United States Federal Income Tax Considerations. The following discussion is addressed to US holders. As used in this section, the term “US holder” means a holder of our common stock that is for United States federal income tax purposes (1) an individual citizen or resident of the United States, (2) a corporation created or organized in or under the laws of the United States, any state of the United States or the District of Columbia, (3) an estate the income of which is subject to United States federal income taxation regardless of its source, or (4) a trust if a court within the United States is able to exercise primary supervision over the administration of the trust and one or more United States persons (as defined in the Code) have the authority to control all substantial decisions of the trust, or a trust was in existence on August 20, 1996, and validly elected to continue to be treated as a United States person. This discussion deals only with the holders that hold their common stock as capital assets within the meaning of Section 1221 of the Code.
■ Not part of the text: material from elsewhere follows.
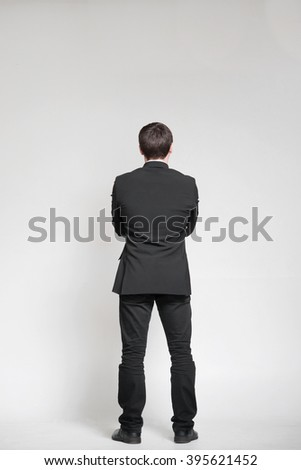 Businessman isolated on white and looking on empty wall - stock photo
The discussion does not address all aspects of United States federal income taxation that may be relevant to US holders in light of their particular circumstances, nor does it address the United States federal income tax consequences to US holders that are subject to special rules under the Code, including, but not limited to, (i) dealers or traders in securities, (ii) financial institutions, (iii) tax-exempt organizations or qualified retirement plans, (iv) insurance companies, (v) entities that are taxed under the Code as partnerships, pass-through entities or “Subchapter S Corporations”, (vi) persons or entities subject to the alternative minimum tax, (vii) persons holding common stock as a hedge or as part of a straddle, constructive sale, conversion transaction, or other risk management transaction, and (viii) holders who hold their common stock other than as a capital asset.
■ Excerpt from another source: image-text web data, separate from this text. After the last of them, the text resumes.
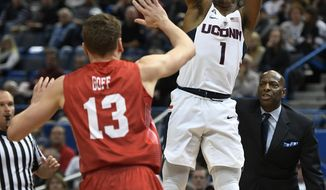 Connecticut's Christian Vital shoots over Boston University's Will Goff during the first half of an NCAA college basketball game, Sunday, Nov. 19, 2017, in Hartford, Conn. (AP Photo/Jessica Hill)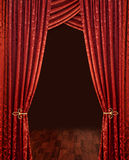Red theatre curtains. Red theatre stage curtains, brown wooden floor and dark background, vertical stock photo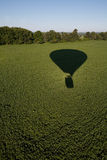 Hot air balloon shadow on field. Hot air balloon shadow on field with forest in background Stock Photo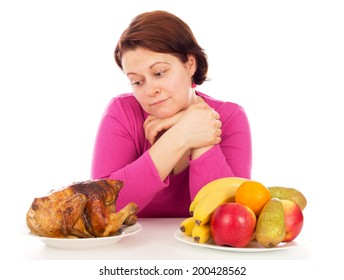 Full woman thinks to eat chicken or fruit, isolated on white background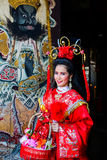 Beautiful woman with traitional chinese red dress Royalty Free Stock Photos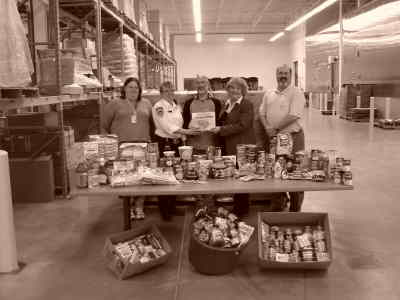 by: Submitted photo - Deer Ridge employees from left, Tami Ray (payroll), Cheryl Olson (food services), Sue Brabb (office specialist and food drive coordinator), and Randy Ross (business manager) flank Steve Murray, food bank administrator, holding donation at center.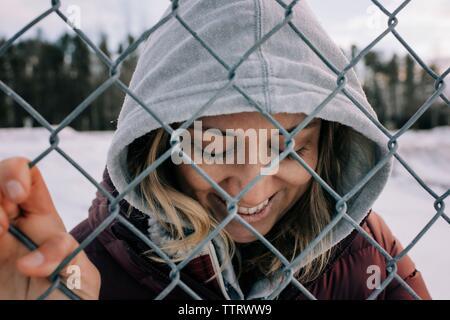 Portrait of woman smiling holding sur une clôture métallique avec capot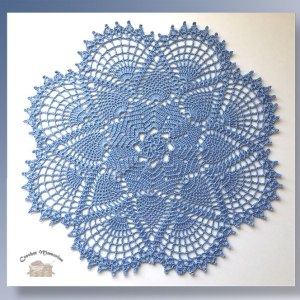 Blue Clouds Doily - Crochet pattern for a lacy pineapple doily - CrochetMemories.com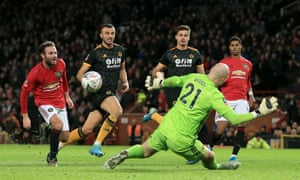Juan Mata deftly chips over the advancing Wolves goalkeeper John Ruddy to give Manchester United the lead at Old Trafford.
Dividends. Subject to the discussion of the “passive foreign investment company” rules below, a US holder owning shares of common stock must generally treat the gross amount of dividends paid by us to the extent of our current and accumulated earnings and profits without reduction for the amount of Canadian withholding tax, as dividend income for United States federal income tax purposes. To the extent that distributions exceed our current or accumulated earnings and profits, they will be treated first as a tax-free return of capital, which will reduce the holder’s adjusted tax basis in his or her common stock (but not below zero), then as capital gain. The dividends generally will not be eligible for the “dividends received” deduction allowed to United States corporations. The amount of Canadian withholding tax on dividends may be available, subject to certain limitations, as a foreign tax credit or, alternatively, as a deduction (see discussion at “Foreign Tax Credit” below). In general, dividends paid by us will be treated as income from sources outside the United States if less than 25% of our gross worldwide income for the 3-year period ending with the close of our taxable year preceding the declaration date of the dividends was effectively connected with a trade or business in the United States. If 25% or more of our worldwide gross income for the 3-year testing period is effectively connected with a trade or business in the United States, then for United States federal income tax purposes our dividends will be treated as U.S. source income in the same proportion that the U.S. trade or business income bears to our total worldwide gross income. Dividends paid by us generally will be “passive income,” or in the case of certain types of taxpayers, “financial services income” for foreign tax credit purposes.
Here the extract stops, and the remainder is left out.